The Los Angeles County Department of Public Health (Public Health) is investigating two additional cases of COVID-19 in Los Angeles County; the total number of cases for the county is now 16. One case traveled through Japan. One case has an unidentified source of exposure, therefore Public Health has determined this is the first possible case of community transmission in LA County.
Public Health is identifying persons who may have had close personal contact with these individuals, including any friends, family members or health care professionals, to assess and monitor them for signs and symptoms of illness has begun.
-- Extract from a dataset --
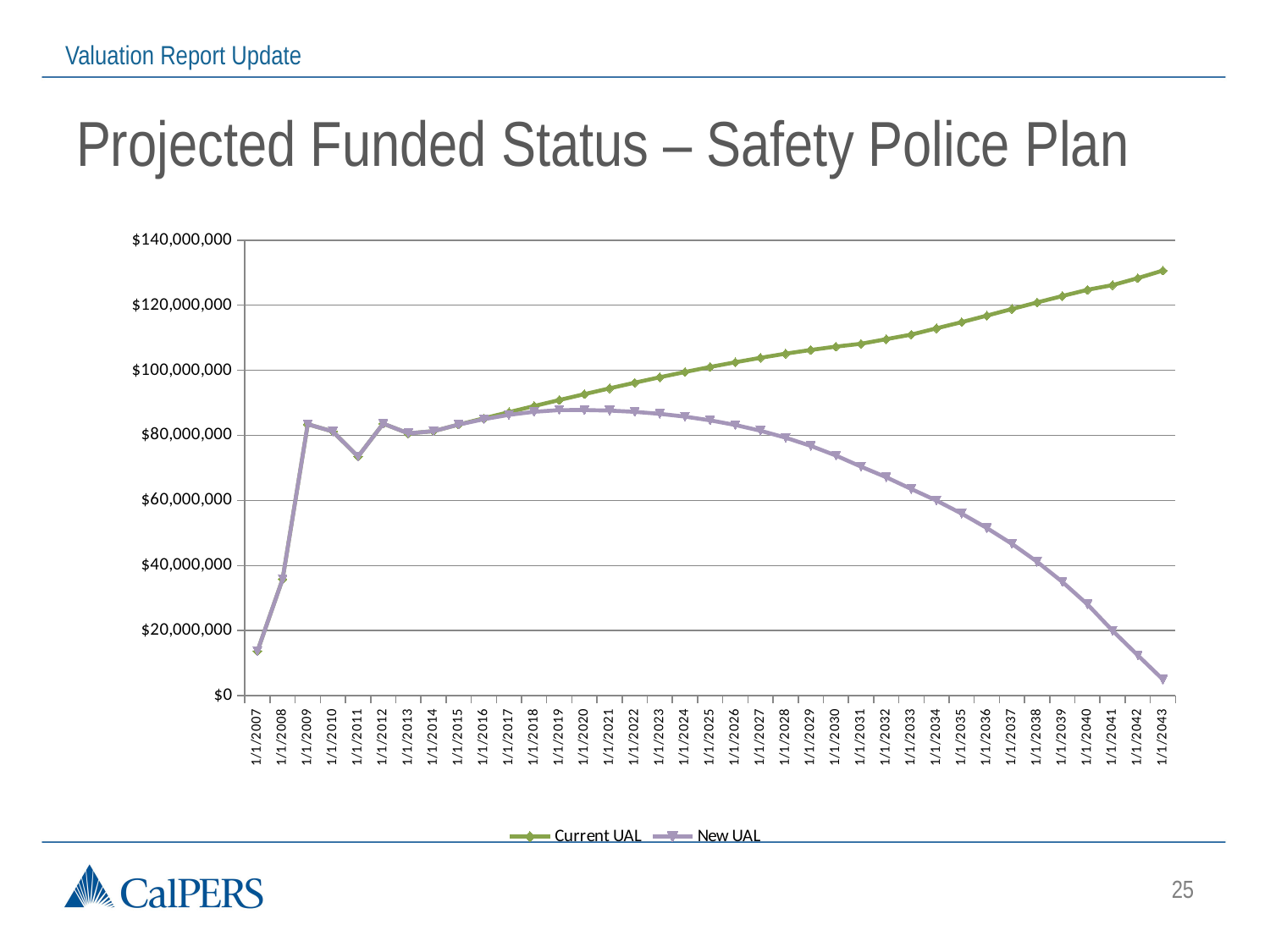
How many dates are shown along the x axis? 37 Is the Current UAL value at 1/1/2020 greater or less than $100,000,000? less How many series does the legend list? 2 At 1/1/2043, which series has the larger value, Current UAL or New UAL? Current UAL At which date does the Current UAL series reach its highest value? 1/1/2043 What are the two series named in the legend? Current UAL and New UAL Does the Current UAL series rise or fall from 1/1/2017 to 1/1/2043? Rise Is the New UAL value at 1/1/2043 greater or less than $20,000,000? less Is the New UAL value at 1/1/2008 greater or less than $40,000,000? less What is the title of the chart on the slide? Projected Funded Status – Safety Police Plan What kind of chart is shown on the slide? Line chart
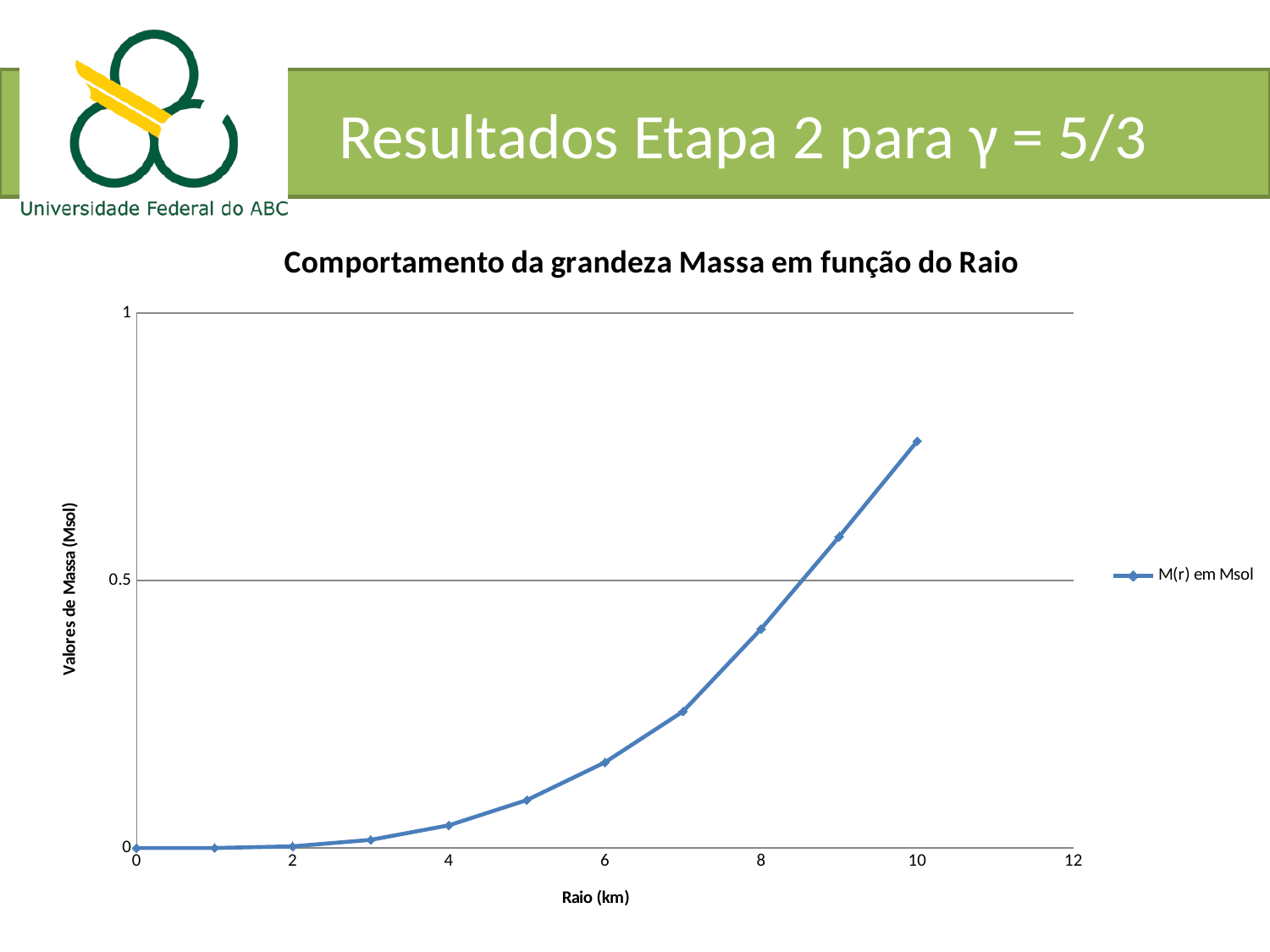
What is the title of the chart? Comportamento da grandeza Massa em função do Raio Is the value of M(r) at Raio = 10 km greater or less than 0.5? greater At which value of Raio (km) is M(r) highest? 10 Which is larger, the value of M(r) at Raio = 6 km or at Raio = 8 km? Raio = 8 km How many data points are plotted on the line? 11 What is the label of the x axis? Raio (km) How many series does the legend list? 1 Is the value of M(r) at Raio = 8 km greater or less than 0.5? less Is the value of M(r) at Raio = 9 km greater or less than 0.5? greater What is the name of the series shown in the legend? M(r) em Msol Do the values of M(r) rise or fall as Raio increases along the x axis? rise What kind of chart is shown on the slide? line chart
All confirmed cases are being isolated and close contacts will be quarantined.
There are no known public exposure locations related to these cases at this time.
“This is our first case of community transmission in LA County and we will continue to see more cases of COVID-19,” said Barbara Ferrer, PhD, MPH, MEd, Director of Public Health. “We continue to urge everyone to do their part: stay home if you are sick and keep your children home if they are sick; plan for the possibility of school and business closures, and be sure to follow any additional directives issued by Public Health and/or local officials. By working together, we can slow the transmission of novel coronavirus,” she added.
Public Health will continue to actively monitor this situation and provide updates to the public as needed.
Public Health continues to recommend that the public do the following to protect themselves and others from respiratory illnesses:
Stay home when you are sick.
Wash your hands often with soap and water for at least 20 seconds, especially after going to the bathroom; before eating; and after blowing your nose, coughing, or sneezing.
Avoid touching your eyes, nose, and mouth with unclean hands.
Limit close contact, like kissing and sharing cups or utensils, with people who are sick.
Clean and disinfect frequently touched objects and surfaces using a regular household cleaning spray or wipe.
Cover your cough or sneeze with a tissue, then throw the tissue in the trash. If you do not have a tissue, use your sleeve (not your hands).
Facemasks are most effective when used appropriately by health care workers and those directly caring for people who are sick and by people who are sick (source control).
Get a flu immunization to prevent influenza if you have not done so this season.